A few months ago I wrote about a miniature edition of John Steinbeck’s novel The Moon is Down (1942) produced for distribution in occupied France. The copy which I found in the PWE papers at the National Archives does not credit Steinbeck as author and its verso title page is blank, carrying none of the usual information regarding publication date or place. These omissions were surely designed to avoid arousing the suspicions of enemy agents, and thereby to aid clandestine circulation of the book.

This booklet, which appears in file 898/484, ‘Basic Manuals For Natives Of Occupied Countries: Correspondence’, aims more explicitly to deceive. The outside cover suggests a cheap edition of a historical novel entitled Godefroid de Bouillon, by a writer named ‘Von Bissing’ and subtitled ‘Un roman historique de la Belgique du onzième siècle’. The publisher is given as E. Guyot, with an address of S.A. Rue Pacheés, Brussels.

As one of the leaders of the First Crusade in the eleventh century, and briefly ruler of the Kingdom of Jerusalem from 1099-1100, Godfrey of Bouillon’s story is certainly ripe for fictional exploitation, and yet it seems this novel never actually existed. Were an incurious Gestapo officer to glance at the cover of the booklet he might simply assume that it was a novel, but when the booklet is opened, the message which greets the reader on the title page makes the true nature of its contents clear.

The booklet now announces itself as ‘a manual for the use of our Belgian allies, to help and advise them during future operations’. Below the Belgian coat of arms the publisher is identified as the ‘Allied High Command’. The manual is divided into two sections, ‘How you can prepare for the arrival of the United Nations forces’ and then ‘What to do on the day that the United Nations forces arrive’.

With the aid of several illustrations the booklet provides guidance on sealing doors and windows against gas attack…

…on fashioning bandages and tourniquets…

…on how to drag someone who has fallen unconscious from a room…

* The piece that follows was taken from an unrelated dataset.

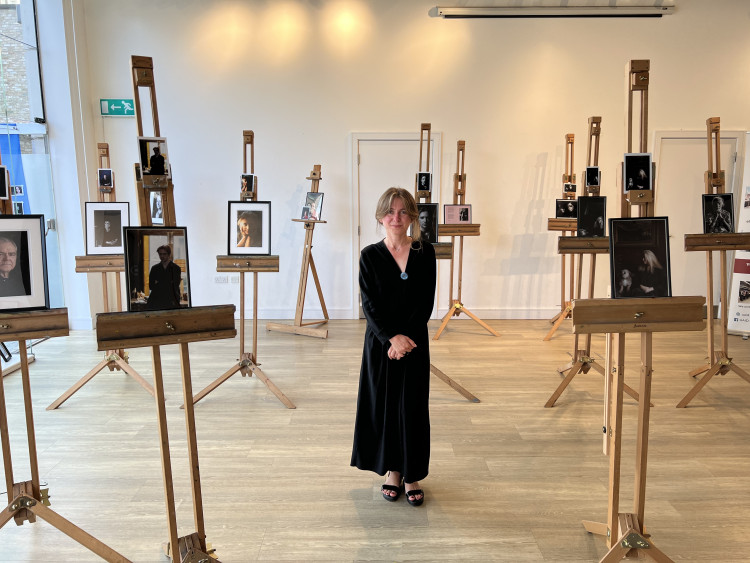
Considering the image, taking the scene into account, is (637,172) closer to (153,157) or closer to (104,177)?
(153,157)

…on how to orientate oneself using landmarks and, at night, constellations of stars…

…and on how to conduct sabotage, here showing how a road block can be fashioned using boulders and trees.

Designed to be dropped by aeroplane, the manual is small (10.5 x 13 cm) and lightweight. It was prepared in early 1944 as plans for the Allied invasion gathered pace, and was designed to advise Belgian civilians on how to behave during the coming conflict between the Allies and the German occupiers. It tells civilians ‘to be vague and stupid’ when questioned by German forces, but to provide directions and assistance when requested by Allied troops. A joint PWE/SOE publication, by 31 March 1944 two million copies of the manual had been printed and were in storage ready to be dropped, but the file does not confirm whether the manual was distributed as planned.[1]

The manual was published under at least two other disguises – Imprenable, by ‘Jean Doute’, and, startlingly, Un nouveau plan pour la collaboration, by Leon Degrelle – Degrelle was leader of the far-right Rexist party and a prominent Belgian collaborator with the Nazis.  Like most printed propaganda for Belgium the manual was produced in both French and Flemish editions – on the cover of the Flemish editions ‘Jean Doute’ became ‘Jan Scepticus’ and Leon Degrelle became ‘Staf Leclercq’. Apart from Degrelle, none of the other writers seem to have existed and, like ‘Von Bissing’, were likely invented for the purposes of deception.

Images by kind permission of The National Archives

Notes

[1] The file suggests that similar manuals were prepared for Denmark, Norway and Sweden.